==== EXCERPT TO READ ====

Gatekeeper: Enforcing security policy on your Kubernetes clusters

danielbates · Aug 16, 2024

Microsoft Defender for Containers secures Kubernetes clusters deployed in Azure, AWS, GCP, or on-premises using sensor data, audit logs and security events, control plane configuration information, and Azure Policy enforcement. In this blog, we'll take a look at Azure Policy for Kubernetes and explore the Gatekeeper engine that is responsible for policy enforcement on the cluster.

Each Kubernetes environment is architected differently, but Azure Policy is enforced the same way across Azure Kubernetes Service (AKS), Amazon Elastic Kubernetes Service (EKS) in AWS, Google Kubernetes Engine (GKE) in GCP, and on-premises or IaaS. Defender for Containers uses an open-source framework called Gatekeeper to deploy safeguards and enforcements at scale. We'll get into what Gatekeeper is in a moment, but first, let's orient ourselves with a simplified reference architecture for AKS.

Every Kubernetes environment has two main components, the control plane which provides the core Kubernetes services for orchestration and the nodes which house the infrastructure that runs the applications themselves. In Azure managed clusters, the control plane includes the following components:

An API server named kube-apiserver which exposes the Kubernetes API and acts as the front end for the control plane
A scheduler named kube-scheduler which assigns newly created pods to available nodes based on scheduling criteria such as resource requirements, affinity and anti-affinity, and so on
A controller manager named kube-controller-manager which responds to node health events and other tasks
A key-value store named etcd which backs all cluster data
A cloud controller manager, logically named cloud-controller-manager, that links the cluster into Azure (this is the primary difference between Kubernetes on-premises and any cloud-managed Kubernetes)

We look to the API server when we need to enforce and validate a policy. For example, let's say we want to set limits on container CPU and memory usage. This is a good idea to protect against resource exhaustion attacks, and it's a generally good practice to set resource limits on cloud compute anyways. This configuration comes from the container spec - lines 53-54 in this example YAML template:

In this case, I didn't specify any limit on CPU or memory usage for this container. Defender for Cloud will flag this as a recommendation that we can delegate, remediate, automate via a Logic App, or deny outright:

It's not hard to imagine how Defender for Cloud can identify affected containers - it's simply looking for quota values populated in the container spec. But Defender for Cloud is also giving us the option to enforce this recommendation by denying the deployment of any container with no specified resource limit. How does this work? To answer this, we need to dive into Gatekeeper.

Defender for Containers enforces Azure Policy through an add-on called Azure Policy for Kubernetes. This is deployed as an Arc-enabled Kubernetes extension in AWS, GCP, and on-premises environments and as a native AKS add-on in Azure. The add-on is powered by a Gatekeeper pod deployed into a single node in the cluster.

Gatekeeper is a widely deployed solution that allows us to decouple policy decisions from the Kubernetes API server. Our built-in and custom benchmark policies are translated into "CustomResourceDefinition" (CRD) policies that are executed by Gatekeeper's policy engine. Kubernetes includes admission controllers that can view and/or modify authenticated, authorized requests to create, modify, and delete objects in the Kubernetes environment. There are dozens of admission controllers in the Kubernetes API server, but there are two that we specifically rely on for Gatekeeper enforcement. First, the MutatingAdmissionWebhook is a controller that calls mutating webhooks - in serial, one after another - to read and modify the pending request. Second, the ValidatingAdmissionWebhook controller goes into action during the final validation phase of the operation and calls validating webhooks in parallel to inspect the request. A validating webhook can reject the request which will deny creation, modification, or deletion of the resource. Because the validating controller is invoked after all object modifications are complete, we use validating admission webhooks to guarantee that we are inspecting the final state of an object.

====

• _WRITTEN TASK_
Copy word for word the stretch of the Gatekeeper article that begins with "Gatekeeper: Enforcing security" and ends with "on the cluster.". The lines that come next have no connection to the Gatekeeper article.

==== STORED DATA ====

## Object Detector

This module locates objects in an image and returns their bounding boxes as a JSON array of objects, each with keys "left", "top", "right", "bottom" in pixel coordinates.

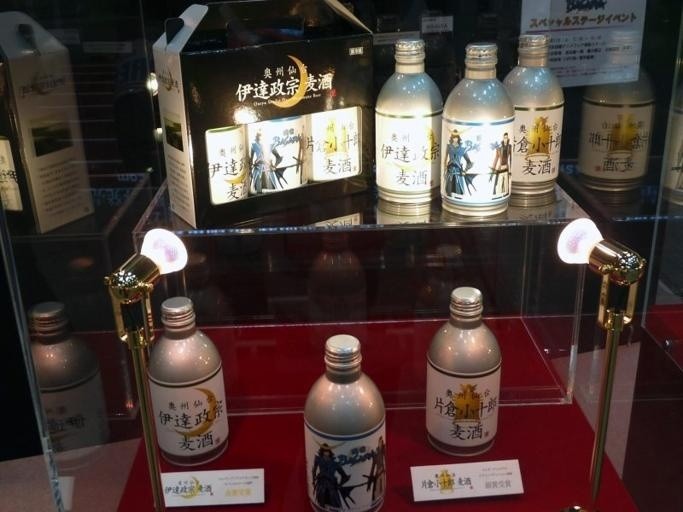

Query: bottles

====

• _FINISHED EXERCISE_
Gatekeeper: Enforcing security policy on your Kubernetes clusters

danielbates · Aug 16, 2024

Microsoft Defender for Containers secures Kubernetes clusters deployed in Azure, AWS, GCP, or on-premises using sensor data, audit logs and security events, control plane configuration information, and Azure Policy enforcement. In this blog, we'll take a look at Azure Policy for Kubernetes and explore the Gatekeeper engine that is responsible for policy enforcement on the cluster.